Presseartikel vom 15.02.2014

Grüne fordern gemeinsame Kulturpolitik
Mittelbayerische Zeitung, 15.02.2014

Die Kreisverbände in Regensburg und im Landkreis fordern, dass der Kreistag
mehr Geld zur Verfügung stellt. Ein Ziel: mehr Kultur außerhalb der Stadt.

Von Christof Seidl, MZ

Neutraubling. Die Grünen machen Kultur zu einem zentralen Thema für die
Stadt Regensburg und den Landkreis.

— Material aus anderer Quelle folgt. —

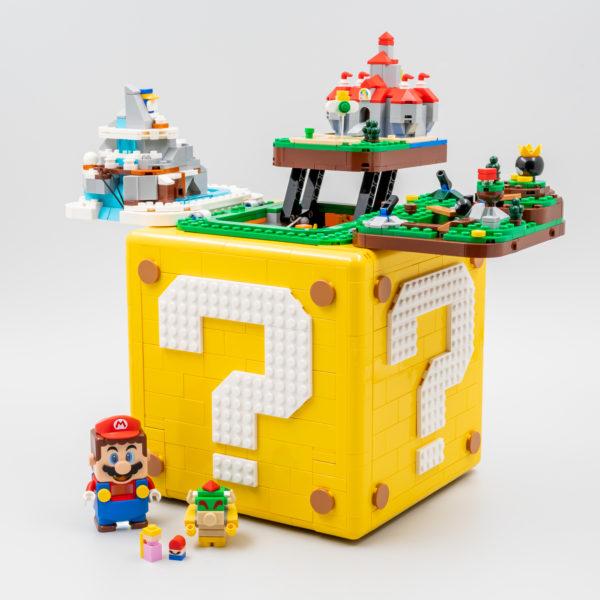 Vite testé : LEGO 71395 Super Mario 64 ? Block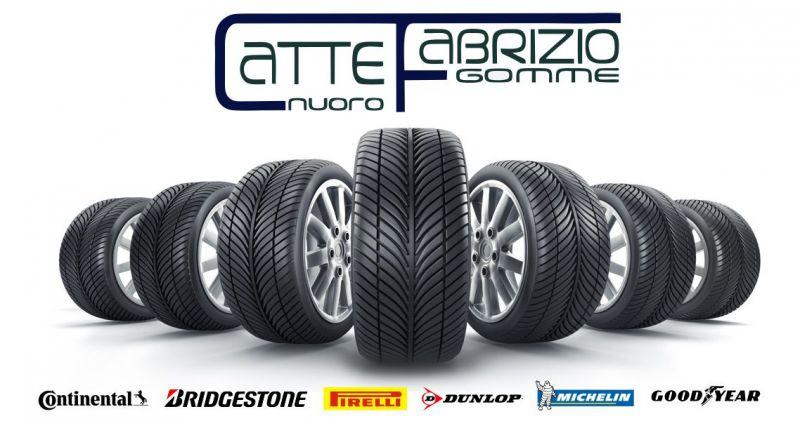 Catte Fabrizio Gommista - offerta vendita assistenza pneumatici nuovi e ricostruiti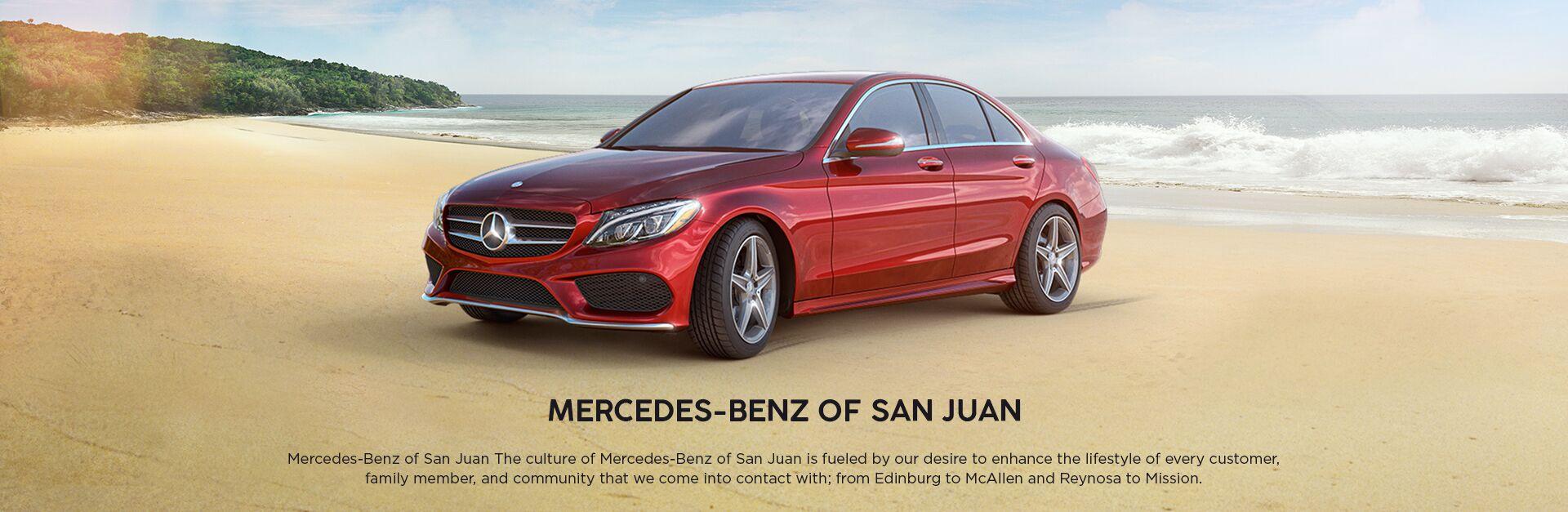 acura jaguar land rover mercedes benz dealership san juan tx used cars south texas luxury. Black Bedroom Furniture Sets. Home Design Ideas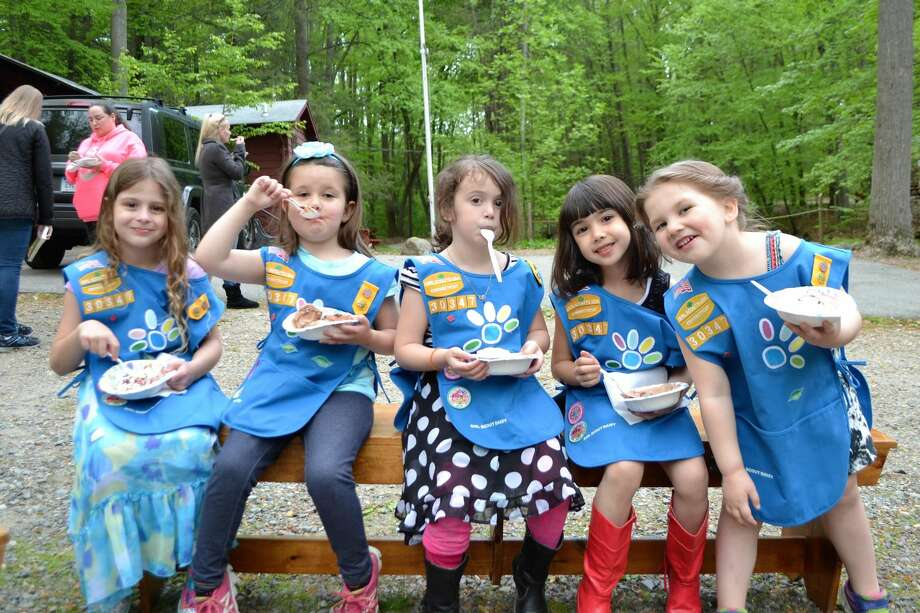 Daisy Troop 30347, Milford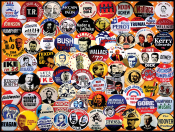 Campaign Buttons Jigsaw Puzzle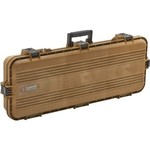 Plano® All-Weather Tactical Case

Bei einer Versammlung des Kreisverbands
Regensburg-Land der Grünen im Neutraublinger Ratskeller kündigten
Landratskandidatin Maria Scharfenberg und OB-Kandidat Jürgen Huber ein
gemeinsames Konzept für die Region an.

Scharfenberg verknüpft die künftige Entwicklung des Landkreises eng mit
seinem kulturellen Angebot. Im Gespräch mit der MZ verwies sie auf die
demografische Entwicklung im Landkreis mit deutlich mehr Sterbefällen als
Geburten. Die 41 Gemeinden um Regensburg seien deshalb auf Zuwanderung von
jungen Familien angewiesen. Dafür müsse es aber ein attraktives
Kulturangebot geben. Nur ein „Wohlfühllandkreis“ sei für Menschen, die in
die Region kommen, attraktiv.

In seiner Rolle als Kulturträger- und initiator hat der Landkreis nach
Scharfenbergs Ansicht bisher versagt. Das zeige schon der Blick auf den
Kulturetat. Der habe im Jahr 2013 nicht einmal 100000 Euro umfasst und da
seien die Gelder für die Musikschulen schon inbegriffen. „Wir könnten uns
wesentlich mehr leisten“, kritisierte die Kreisrätin der Grünen.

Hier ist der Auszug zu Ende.